Il centro medico è considerato dalla Regione Siciliana un punto di riferimento nella cura delle malattie del fegato. Ma al suo interno ha uno staff di due medici e un'infermiera. E può lavorare solo in regime di day hospital in uno spazio piccolo. «Perché non affidargli un vero reparto?», domanda un'ex paziente
Policlinico, Epatologia senza personale e reparto M5s: «Eccellenza che dobbiamo salvaguardare»
«Il settore della Sanità è in crisi ma il centro di Epatologia del Policlinico etneo è un’eccellenza in pericolo che va salvaguardata». La denuncia è della deputata all’Ars del Movimento 5 stelle Angela Foti che sull’argomento è intervenuta al Parlamento siciliano firmando due interrogazioni dirette all’assessorato alla Salute. «Mi sono rivolta prima all’ex assessora Lucia Borsellino e poi all’attuale Baldo Gucciardi ma ancora non è cambiato nulla», dichiara Foti. Che entra nei dettagli: «Il centro di Epatologia, secondo un decreto assessoriale del 2013, è stato individuato come il punto di riferimento regionale per la cura delle malattie del fegato». Una medaglia certamente importante se non fosse che: «Il personale è numericamente minimo per un flusso di circa 500 pazienti. Per i malati, inoltre, non c’è possibilità di degenza perché mancano i posti letto e lo staff può lavorare solo in regime di day hospital». Una situazione, quest’ultima, che comporta una serie di disagi a «persone che cercano di curare malattie difficili, croniche e in alcuni casi mortali», precisa la deputata pentastellata.

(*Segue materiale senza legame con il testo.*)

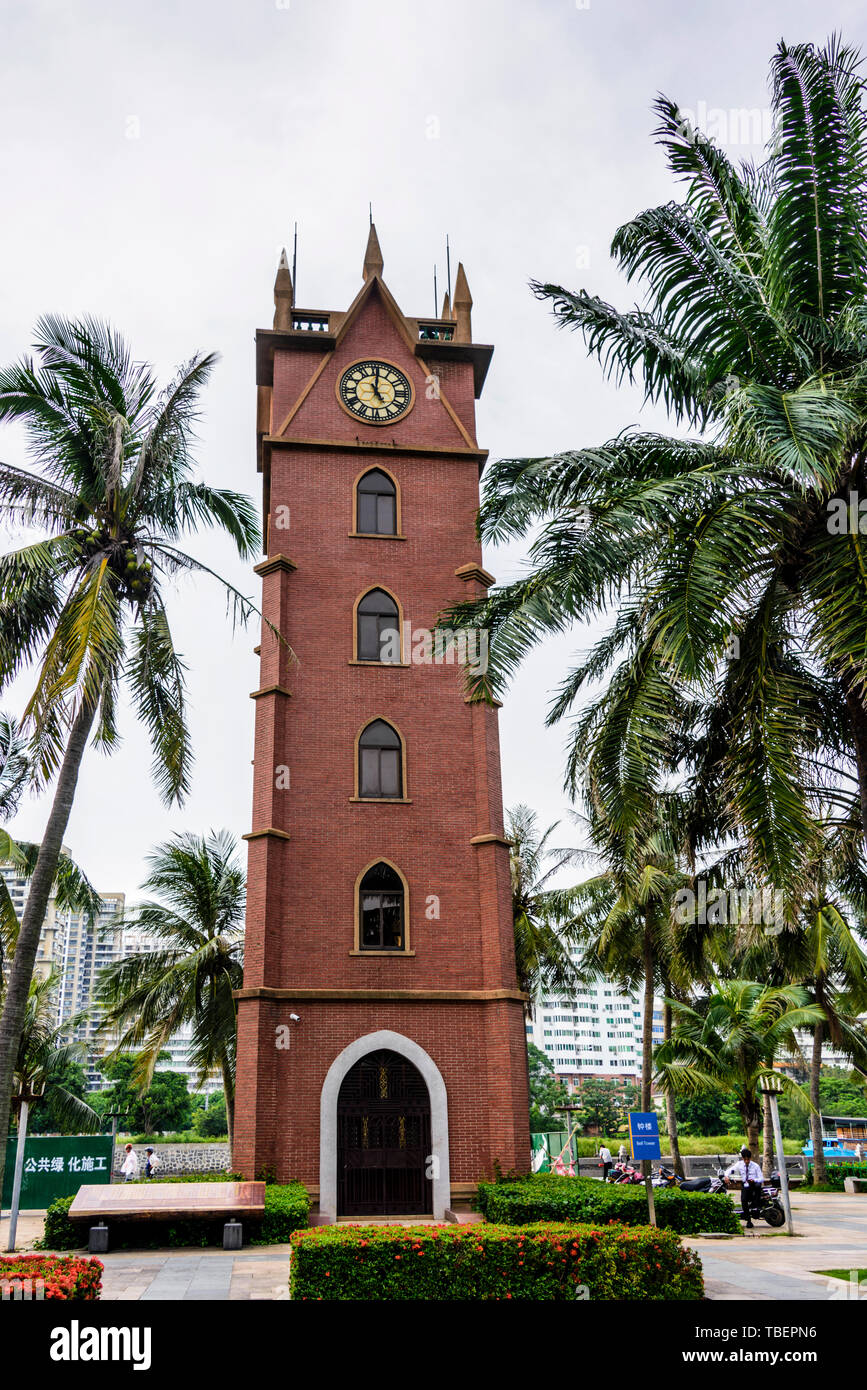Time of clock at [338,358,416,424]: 5:00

Il centro è ospitato all’interno del Policlinico universitario Gaspare Rodolico di Catania. A completare la lista delle strutture catanesi pubbliche epatologiche ci sono i due reparti dell’ospedale Garibaldi-Nesima e quello del Ferrarotto. Al Policlinico coordina gli interventi di prevenzione, diagnosi e trattamento delle diverse patologie legate al fegato il medico specialista Gaetano Bertino. A disposizione del quale ci sono esclusivamente un altro medico strutturato, alcuni specializzandi e due infermiere part time, in un piccolo spazio. Un personale esiguo per un reparto che, secondo il censimento dei centri epatologici italiani effettuato dall’Associazione italiana per lo studio del fegato (Aisf), provvede al trattamento di epatiti virali, malattie collegate alla dipendenza dall’alcol, epatiti autoimmuni, malattie colestatiche, cirrosi epatiche, epatocarcinomi e trapianti di fegato. Tutte attività, in alcuni casi anche collegate a programmi di ricerca scientifica finanziati dall’università degli studi di Catania, che portano lo specialista Bertino a collezionare 17 pubblicazioni sul portale medico online statunitense Medline.

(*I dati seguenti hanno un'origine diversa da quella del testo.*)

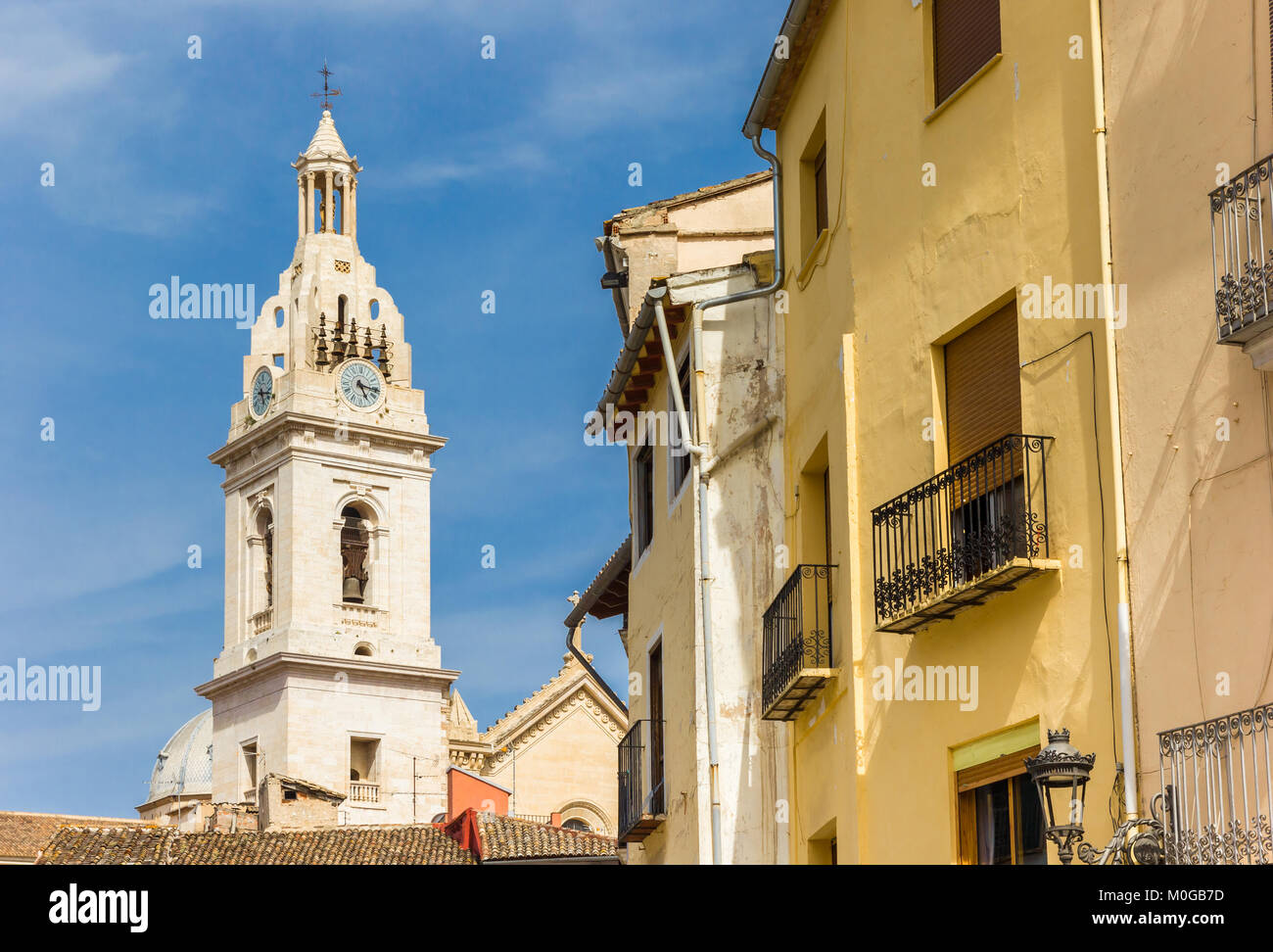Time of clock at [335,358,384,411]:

Un lavoro, quello del reparto di Epatologia, «che è stato l’unico a permettere la guarigione di mia madre», racconta Antonio Fasone, il figlio di una ex paziente del centro. «La mia famiglia ha vissuto un calvario di oltre tre anni tra ospedali e pronto soccorso e – dice – il reparto coordinato dal dottore Bertino andrebbe valorizzato e potenziato». La motivazione di Fasone parte dall’esperienza che il cittadino ha maturato, seguendo la malattia del genitore. «Il personale si spendeva al cento per cento per i pazienti e, nonostante non ci fossero letti a disposizione dei malati, il dottore Bertino riusciva sempre a procurare qualche posto in un altro reparto. Spesso – continua Fasone – capitava che l’ospedale finisse i farmaci essenziali alla cure di alcune malattie e i pazienti dovevano comprarli e portarli in reparto».
Condizioni «drammatiche alle quali si potrebbe ovviare stanziando maggiori fondi o affidando al centro un vero e proprio reparto con tutto ciò che gli compete e – precisa – lasciandolo aperto tutto il giorno». Una proposta, quella di Fasone, che è stata già avanzata anche dal responsabile del reparto Riccardo Polosa che ha richiesto alla dirigenza del Policlinico un reparto di Epatologia clinica e terapia epatologica. «C’è un dialogo con l’azienda ospedaliera e mi auguro che la Politica nazionale e quella regionale la mettano nelle condizioni di intervenire», afferma Bertino. Che conclude: «Basterebbe avere a disposizione anche uno spazio maggiore e uno staff più ampio, anche perché è nostro compito salvaguardare il paziente in tutto e per tutto».